I disagree, however, with Judge Bacharach’s conclusion that the shareholder standing rule prevents the Greens’ claims, for reasons described in this section. Additionally, I do not agree that the Greens’ fiduciary duties to the corporations as officers and directors determine whether their free exercise injury is derivative. Shareholders do not owe the same fiduciary duties to corporations that officers and directors do. See, e.g., In re Midway Games, Inc., 428 B.R. 303, 313, 319 (Bankr. Del.2010) (officers and directors owe a duty of loyalty and good faith to advance the interests of the corporation, while shareholders are entitled to advance their own economic interests). The fiduciary duties to which Judge Bacharach refers are separate from the Greens' shareholder status and cannot resolve the shareholder standing issue. Even if these fiduciary duties were relevant to standing, assuming they place added pressure on the Greens to comply with the Regulation and thereby violate their religious obligations, this would strengthen the argument that their injury is direct and personal and not derivative of any injury to the corporations.

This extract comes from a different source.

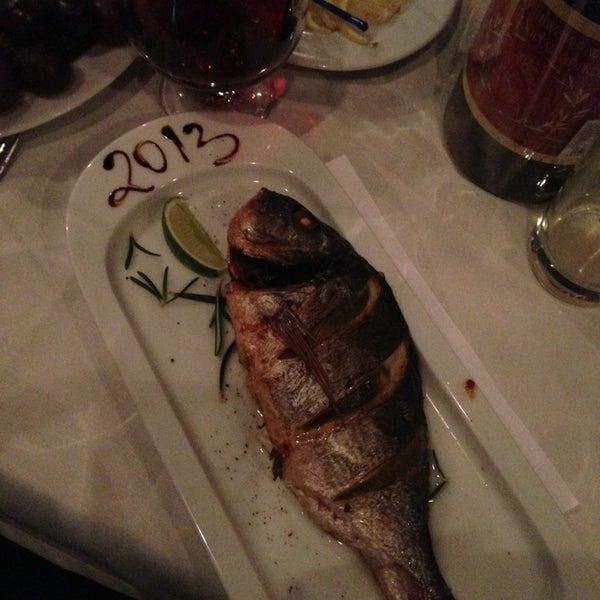 Снимок сделан в Ресторан Лагуна пользователем Lena G. 12/31/2012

Chief Judge Briscoe suggests this analysis would create a "management standing” rule. Briscoe Op. at 1177. No such rule is proposed. The standing analysis in this section applies well-established Article III and prudential standing law to the facts of this case.

. Another case from this circuit came to a different conclusion. In Guides Ltd. v. Yarmouth Group Property Management., Inc., 295 F.3d 1065 (10th Cir.2002), a corporation brought a § 1981 claim for race discrimination, and the corporation’s sole shareholder added an individual claim for emotional distress. We rejected the individual claim on prudential standing grounds. But Guides did not apply the Alcan rule. It relied on In re Stat-Tech Int’l Corp., 47 F.3d 1054 (10th Cir. 1995), a Tenth Circuit case that applied a "different shareholder standing exception” that "does not look for direct injury distinct from a shareholder’s derivative harm; it looks for harm to the plaintiff as a shareholder but requires that it be unique in some way from that suffered by shareholders generally.” Grubbs, 445 F.3d at 1280 n. 2 (10th Cir.2006) (summarizing Guides); see also In re Stat-Tech, 47 F.3d at 1059. We have most often applied this second shareholder standing exception in cases arising under state law where minority shareholders claim financial injuries from actions of the corporation or a majority shareholder. E.g., Combs v. PriceWaterhouse Coopers LLP, 382 F.3d 1196, 1199-1200 (10th Cir.2004); In re Stat-Tech, 47 F.3d at 1059.

. This point answers Judge Hartz’s hypothetical about the rabbi who owns a kosher-matzo business. The rabbi retains his RFRA rights when he incorporates his business. Conversely, his corporation does not necessarily acquire his RFRA rights by virtue of his religious beliefs, though, as noted earlier, I would leave that question open for now.